Le sommet qui avait commencé avec trois heures de retard a été suspendu vers 23 h 30 pour permettre au président du Conseil, le Polonais Donald Tusk, de mener des consultations bilatérales avec chacun des dirigeants des Vingt-Huit, a annoncé son porte-parole. Elles étaient toujours en cours à 3 h 30 lundi.

Le sommet a déraillé avant même d’avoir commencé, lorsque les dirigeants membres du Parti Populaire Européen (PPE-droite) ont rejeté l’accord accepté par Angela Markel pendant le G20 d’Osaka, au Japon.

Merkel contestée

Pour la première fois, la chancelière allemande a été ouvertement contestée pendant un sommet du PPE et accusée d’avoir accepté un accord contraire à celui initialement étudié par sa famille politique. Premier parti politique au Conseil et au Parlement européen, le PPE a vu son candidat, l’Allemand Manfred Weber, recalé lors du précédent sommet le 20 juin.

Il aurait accepté de soutenir la nomination du candidat de la famille sociale-démocrate, le Néerlandais Frans Timmermans, à condition d’obtenir les présidences du Parlement européen et du Conseil, selon deux sources qui ont participé aux négociations, citées par l’Agence France-Presse (AFP).

**Section des données**
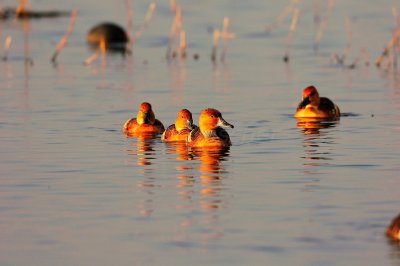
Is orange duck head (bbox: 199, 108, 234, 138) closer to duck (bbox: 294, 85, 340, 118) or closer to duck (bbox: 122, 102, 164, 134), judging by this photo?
duck (bbox: 122, 102, 164, 134)

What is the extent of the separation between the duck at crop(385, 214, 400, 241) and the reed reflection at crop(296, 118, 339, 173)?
14.2ft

**Activité**
Réécrivez, s'il vous plaît, le passage du texte sur le sommet européen qui commence aux mots « Pour la première » et s'arrête après « le 20 juin. », en remplaçant « chancelière » par « dirigeante ».

**Réponse rédigée**
Pour la première fois, la dirigeante allemande a été ouvertement contestée pendant un sommet du PPE et accusée d’avoir accepté un accord contraire à celui initialement étudié par sa famille politique. Premier parti politique au Conseil et au Parlement européen, le PPE a vu son candidat, l’Allemand Manfred Weber, recalé lors du précédent sommet le 20 juin.